CN111400026B

CN111400026B - Distributed load balancing method based on master-slave backup technology

Info

Publication number: CN111400026B
Application number: CN201911119106.2A
Authority: CN
Inventors: 谢在鹏; 李博文; 张基; 朱晓瑞; 徐媛媛; 叶保留; 毛莺池
Original assignee: Hohai University HHU
Current assignee: Hohai University HHU
Priority date: 2019-11-15
Filing date: 2019-11-15
Publication date: 2023-02-28
Anticipated expiration: 2039-11-15
Also published as: CN111400026A

Abstract

The invention discloses a distributed load balancing method of a master-slave backup technology, which comprises the following steps: s1, dividing a node set; s2, dividing a task set; s3, distributing subtasks; s4, recording the execution time; s5, calculating execution efficiency; s6, solving a distribution scheme; by modeling the task allocation problem as a linear programming problem, and by analyzing the abstract model, the solution of the task allocation feasible domain is realized. Meanwhile, in combination with practical problems, a task allocation and dynamic adjustment method with backup is provided, and the method aims to realize task allocation according to efficiency on a distributed cluster with backup and reduce apparent performance relevance among nodes as much as possible. The method and the device can avoid increasing the extra burden of the backup node as much as possible when the task amount of the main node is increased, and further can relieve the influence of performance difference between the nodes on the whole task running time.

Description

Distributed load balancing method based on master-slave backup technology

Technical Field

The invention belongs to the field of computer communication, and particularly relates to a distributed load balancing method based on a master-slave backup technology.

Background

In distributed systems, the key way to tolerate a process failure is to put multiple identical processes into a group, and when a message is sent to the group itself for processing, all members accept and process it. In this way, if one process in the group fails, some other process may take over for it. Under the condition of needing fault tolerance, a process copying method is usually used, and when a main process crashes, a backup process replaces the task of the current main process; in the case of needing to improve the performance, the main process is usually copied by using copy and cache extension and redundancy coding to form a process group, tasks can be recovered more quickly due to the existence of redundancy (task redundancy part based on MDS codes is recovered quickly), and the communication quantity required by the tasks can be reduced (communication load based on CDC coding is reduced).
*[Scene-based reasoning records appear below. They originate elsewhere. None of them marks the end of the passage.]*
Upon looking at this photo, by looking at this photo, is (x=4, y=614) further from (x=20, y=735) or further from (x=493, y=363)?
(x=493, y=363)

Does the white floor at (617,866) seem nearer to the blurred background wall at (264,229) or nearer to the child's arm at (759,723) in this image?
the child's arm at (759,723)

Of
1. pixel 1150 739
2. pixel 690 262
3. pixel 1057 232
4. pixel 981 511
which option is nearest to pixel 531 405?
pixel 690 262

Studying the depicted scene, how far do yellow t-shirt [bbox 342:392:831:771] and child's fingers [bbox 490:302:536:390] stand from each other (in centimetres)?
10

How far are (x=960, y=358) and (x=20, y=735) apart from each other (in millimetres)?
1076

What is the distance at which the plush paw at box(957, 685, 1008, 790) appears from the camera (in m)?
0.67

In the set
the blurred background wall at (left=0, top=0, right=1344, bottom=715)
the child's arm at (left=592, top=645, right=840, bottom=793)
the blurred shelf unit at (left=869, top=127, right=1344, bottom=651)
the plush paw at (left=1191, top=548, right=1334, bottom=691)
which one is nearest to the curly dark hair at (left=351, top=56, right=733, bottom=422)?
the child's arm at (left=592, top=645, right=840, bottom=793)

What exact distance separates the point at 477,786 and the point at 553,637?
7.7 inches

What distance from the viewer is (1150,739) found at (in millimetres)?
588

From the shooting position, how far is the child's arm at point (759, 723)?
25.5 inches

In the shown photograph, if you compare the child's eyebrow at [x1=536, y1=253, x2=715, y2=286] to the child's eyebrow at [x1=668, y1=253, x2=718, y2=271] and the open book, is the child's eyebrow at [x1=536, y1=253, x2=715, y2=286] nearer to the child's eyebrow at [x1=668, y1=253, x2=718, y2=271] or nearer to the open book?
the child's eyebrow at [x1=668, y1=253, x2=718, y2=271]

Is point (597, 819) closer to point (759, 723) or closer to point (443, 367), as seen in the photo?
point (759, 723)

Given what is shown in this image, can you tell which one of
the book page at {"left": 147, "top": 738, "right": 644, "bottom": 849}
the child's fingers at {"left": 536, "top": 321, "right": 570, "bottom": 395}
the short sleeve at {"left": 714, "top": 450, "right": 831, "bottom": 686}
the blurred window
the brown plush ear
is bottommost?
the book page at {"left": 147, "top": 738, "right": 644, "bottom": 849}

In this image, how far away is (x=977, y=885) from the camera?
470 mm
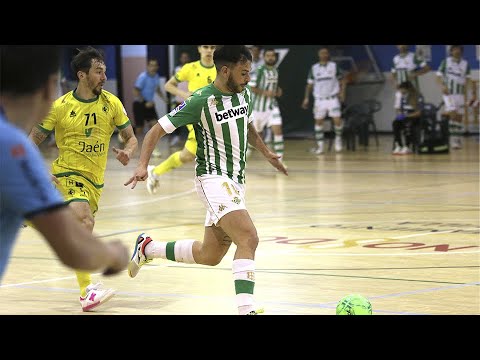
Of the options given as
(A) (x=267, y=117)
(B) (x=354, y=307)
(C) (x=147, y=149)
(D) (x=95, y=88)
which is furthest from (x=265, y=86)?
(B) (x=354, y=307)

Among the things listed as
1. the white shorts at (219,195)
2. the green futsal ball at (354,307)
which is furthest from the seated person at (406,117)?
the green futsal ball at (354,307)

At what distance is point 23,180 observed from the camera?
3.47 metres

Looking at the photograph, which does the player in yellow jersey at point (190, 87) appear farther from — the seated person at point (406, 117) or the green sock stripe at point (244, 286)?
the seated person at point (406, 117)

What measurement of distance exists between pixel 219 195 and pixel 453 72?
68.5 feet

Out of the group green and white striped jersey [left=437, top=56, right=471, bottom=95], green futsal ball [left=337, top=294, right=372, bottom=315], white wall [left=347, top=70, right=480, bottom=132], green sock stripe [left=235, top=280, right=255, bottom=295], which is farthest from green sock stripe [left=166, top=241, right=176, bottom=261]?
white wall [left=347, top=70, right=480, bottom=132]

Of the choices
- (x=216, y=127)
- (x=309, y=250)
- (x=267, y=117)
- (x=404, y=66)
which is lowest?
(x=309, y=250)

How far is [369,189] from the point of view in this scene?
17.5 m

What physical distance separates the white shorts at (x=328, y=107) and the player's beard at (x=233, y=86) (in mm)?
19111

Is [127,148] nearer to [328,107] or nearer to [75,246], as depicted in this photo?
[75,246]

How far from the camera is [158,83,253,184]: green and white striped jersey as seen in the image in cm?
803

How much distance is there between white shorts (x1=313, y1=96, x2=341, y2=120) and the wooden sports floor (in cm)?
670

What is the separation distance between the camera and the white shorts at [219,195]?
7.74 meters
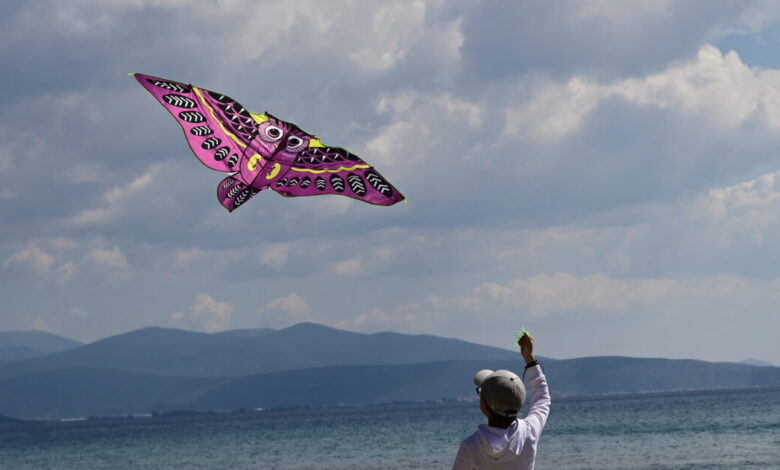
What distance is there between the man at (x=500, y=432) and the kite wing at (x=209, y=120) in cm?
558

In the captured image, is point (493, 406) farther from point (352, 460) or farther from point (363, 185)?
point (352, 460)

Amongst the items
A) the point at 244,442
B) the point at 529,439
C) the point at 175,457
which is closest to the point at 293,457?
the point at 175,457

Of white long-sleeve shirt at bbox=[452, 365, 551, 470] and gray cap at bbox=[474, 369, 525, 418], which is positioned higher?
gray cap at bbox=[474, 369, 525, 418]

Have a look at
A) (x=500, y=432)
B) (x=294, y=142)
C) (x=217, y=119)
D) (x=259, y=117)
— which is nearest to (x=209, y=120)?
(x=217, y=119)

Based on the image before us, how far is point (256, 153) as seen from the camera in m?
10.8

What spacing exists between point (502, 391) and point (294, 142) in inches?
211

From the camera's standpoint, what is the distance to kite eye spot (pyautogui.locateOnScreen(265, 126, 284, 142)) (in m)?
10.6

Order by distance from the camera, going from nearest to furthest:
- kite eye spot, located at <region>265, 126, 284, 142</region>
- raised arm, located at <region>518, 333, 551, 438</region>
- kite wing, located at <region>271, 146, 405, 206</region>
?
1. raised arm, located at <region>518, 333, 551, 438</region>
2. kite wing, located at <region>271, 146, 405, 206</region>
3. kite eye spot, located at <region>265, 126, 284, 142</region>

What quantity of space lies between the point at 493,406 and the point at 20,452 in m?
116

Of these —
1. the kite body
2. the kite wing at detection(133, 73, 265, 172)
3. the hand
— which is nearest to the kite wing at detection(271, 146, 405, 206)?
the kite body

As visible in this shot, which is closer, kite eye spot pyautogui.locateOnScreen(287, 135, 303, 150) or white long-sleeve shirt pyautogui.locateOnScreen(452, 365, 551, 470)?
white long-sleeve shirt pyautogui.locateOnScreen(452, 365, 551, 470)

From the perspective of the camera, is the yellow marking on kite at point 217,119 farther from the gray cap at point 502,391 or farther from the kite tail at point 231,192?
the gray cap at point 502,391

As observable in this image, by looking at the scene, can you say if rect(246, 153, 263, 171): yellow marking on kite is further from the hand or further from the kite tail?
the hand

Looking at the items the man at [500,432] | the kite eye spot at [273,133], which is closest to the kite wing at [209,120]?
the kite eye spot at [273,133]
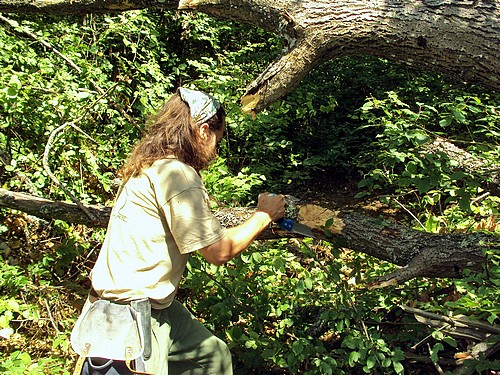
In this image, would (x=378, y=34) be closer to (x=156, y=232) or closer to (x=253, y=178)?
(x=156, y=232)

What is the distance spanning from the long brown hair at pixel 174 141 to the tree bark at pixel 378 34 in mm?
392

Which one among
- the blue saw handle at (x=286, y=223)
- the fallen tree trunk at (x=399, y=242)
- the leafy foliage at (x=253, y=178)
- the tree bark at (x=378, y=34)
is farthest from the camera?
the leafy foliage at (x=253, y=178)

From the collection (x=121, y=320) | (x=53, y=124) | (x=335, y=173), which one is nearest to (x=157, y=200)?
(x=121, y=320)

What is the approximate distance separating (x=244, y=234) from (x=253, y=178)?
3.14m

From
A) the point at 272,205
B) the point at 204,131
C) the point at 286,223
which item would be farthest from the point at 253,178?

In a conventional process backup scheme, a main process running on a main node is completely copied to form a backup process, and the backup process is placed on a backup node. Because the nodes have a full backup relationship, strong consistency needs to be ensured between the main node and the backup nodes, and the task quantity of the main node is increased while the task quantity of the backup nodes is correspondingly increased. When the performance of the master node and the backup node in the group is different, increasing the task load of the master node may cause a non-negligible running time difference between the master node and the backup node, which affects the real-time performance of backup.

Disclosure of Invention

The invention aims to: in order to model the task allocation problem into a linear programming problem, the solution of a task allocation feasible domain is realized through the analysis of an abstract model, and meanwhile, a task allocation and dynamic adjustment method with backup is provided by combining with an actual problem.

The technical scheme is as follows: the invention provides a distributed load balancing method based on a master-slave backup technology, which comprises the following specific steps:

(1) Dividing a node set according to the constructed node distributed cluster;

(2) Running a task for setting a backup level on a cluster, and dividing all tasks in the same batch into task sets;

(3) Distributing tasks contained in the task set to the corresponding node set according to the node set and the task set obtained in the steps (1) and (2);

(4) After all the nodes finish the received tasks, collecting and recording the execution time;

(5) Acquiring the calculation efficiency of each node, and normalizing the calculation execution efficiency;

(6) And establishing an equation set through known constants, converting the deformation into a linear programming problem, and further solving the distribution scheme.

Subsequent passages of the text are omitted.